ValdikSS commented 2 years ago

I receive it when somebody posts to my Google Group and the message is flagged as spam. It happens once in a month or so.

dragoangel commented 2 years ago

Did you tried ask Google groups why they have such strange behavior? I can't find any standard or draft where such behavior is allowed

ValdikSS commented 2 years ago

I've filled a "feedback to Google" with the email example. No reply so far.

dragoangel commented 2 years ago

I've filled a "feedback to Google" with the email example. No reply so far.

Unfortunately based on my experience with Google I can assume you will never get a reply

ValdikSS commented 2 years ago

Releasing quarantined email from nnmclub.to leads to this. The encoding is cp1251.

image

ValdikSS commented 2 years ago

Новое личное сообщение.zip

dragoangel commented 2 years ago

This case 100% reproducible, yes. Have same behavior. Cyrillic subject of the email was been parsed correctly and was been stored in SQL.

But msg at SQL stored as: &#2013265927;&#2013265924;&#2013265920;&#2013265920;&#2013265922;&#2013265921;&#2013265922;&#2013265922;&#2013265923;&#2013265929;&#2013265922;&#2013265925;, nickname! when in original email it was: Çäðàâñòâóéòå, nickname! which from windows-1251 should been displayed as: Здравствуйте, nickname!

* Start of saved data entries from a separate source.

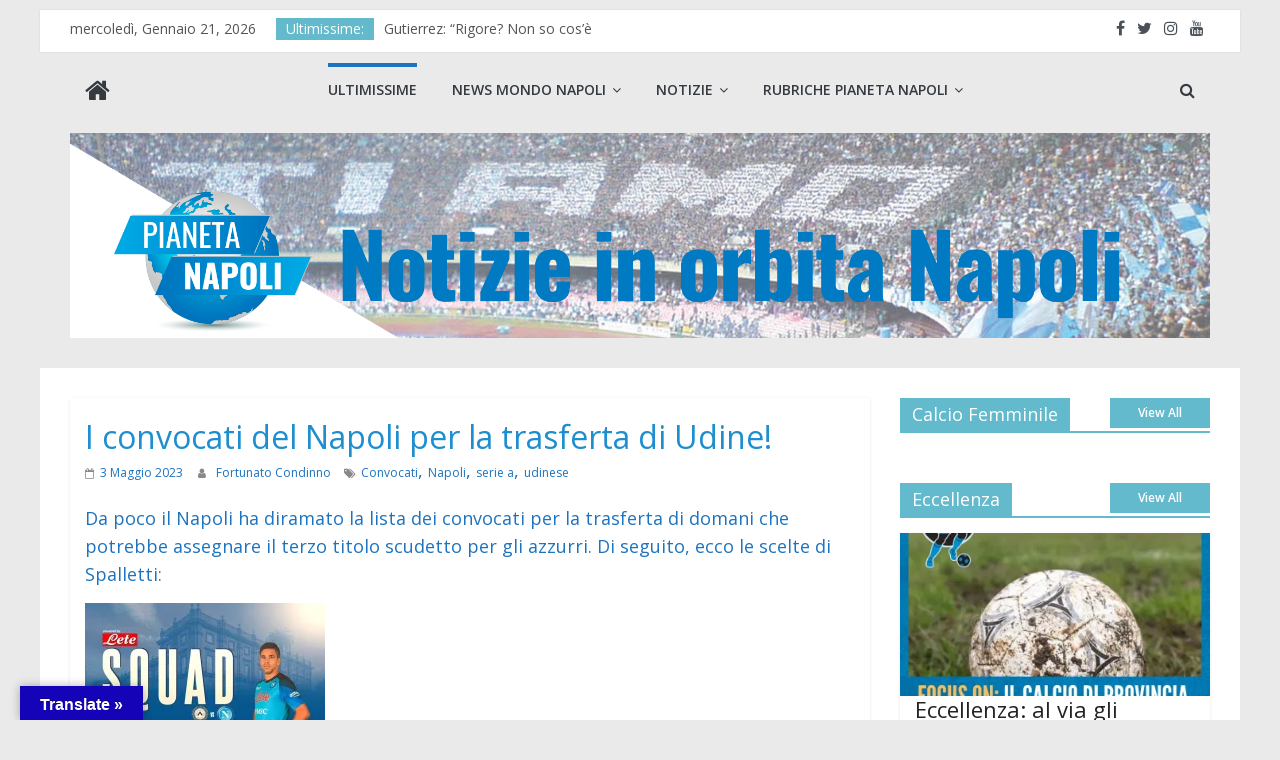

--- FILE ---
content_type: text/html; charset=utf-8
request_url: https://www.google.com/recaptcha/api2/aframe
body_size: 269
content:
<!DOCTYPE HTML><html><head><meta http-equiv="content-type" content="text/html; charset=UTF-8"></head><body><script nonce="HHdCCRbcWhBjDv6bR_8VkA">/** Anti-fraud and anti-abuse applications only. See google.com/recaptcha */ try{var clients={'sodar':'https://pagead2.googlesyndication.com/pagead/sodar?'};window.addEventListener("message",function(a){try{if(a.source===window.parent){var b=JSON.parse(a.data);var c=clients[b['id']];if(c){var d=document.createElement('img');d.src=c+b['params']+'&rc='+(localStorage.getItem("rc::a")?sessionStorage.getItem("rc::b"):"");window.document.body.appendChild(d);sessionStorage.setItem("rc::e",parseInt(sessionStorage.getItem("rc::e")||0)+1);localStorage.setItem("rc::h",'1768956584707');}}}catch(b){}});window.parent.postMessage("_grecaptcha_ready", "*");}catch(b){}</script></body></html>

Msg do not have multiparts:

Content-type: text/plain; charset=windows-1251
Content-transfer-encoding: 8bit
dragoangel commented 2 years ago

I've filled a "feedback to Google" with the email example. No reply so far.

btw @ValdikSS you received any feedback?😁

ValdikSS commented 2 years ago

No, nothing from Google.

dragoangel commented 2 years ago

No, nothing from Google.

Well, it was exacted, they create bunch of services and forget that any service need to have at least a bit of support 😖

drlight17 commented 2 years ago

I've just faced the same problem. Any fixes on this?

milkmaker commented 2 years ago

This issue has been automatically marked as stale because it has not had recent activity. It will be closed if no further activity occurs.

ValdikSS commented 2 years ago

Unstale

milkmaker commented 2 years ago

This issue has been automatically marked as stale because it has not had recent activity. It will be closed if no further activity occurs.

ValdikSS commented 2 years ago

unstale

milkmaker commented 2 years ago

This issue has been automatically marked as stale because it has not had recent activity. It will be closed if no further activity occurs.

milkmaker commented 2 years ago

This issue has been automatically marked as stale because it has not had recent activity. It will be closed if no further activity occurs.

ValdikSS commented 1 year ago

Please reopen.

milkmaker commented 1 year ago

This issue has been automatically marked as stale because it has not had recent activity. It will be closed if no further activity occurs.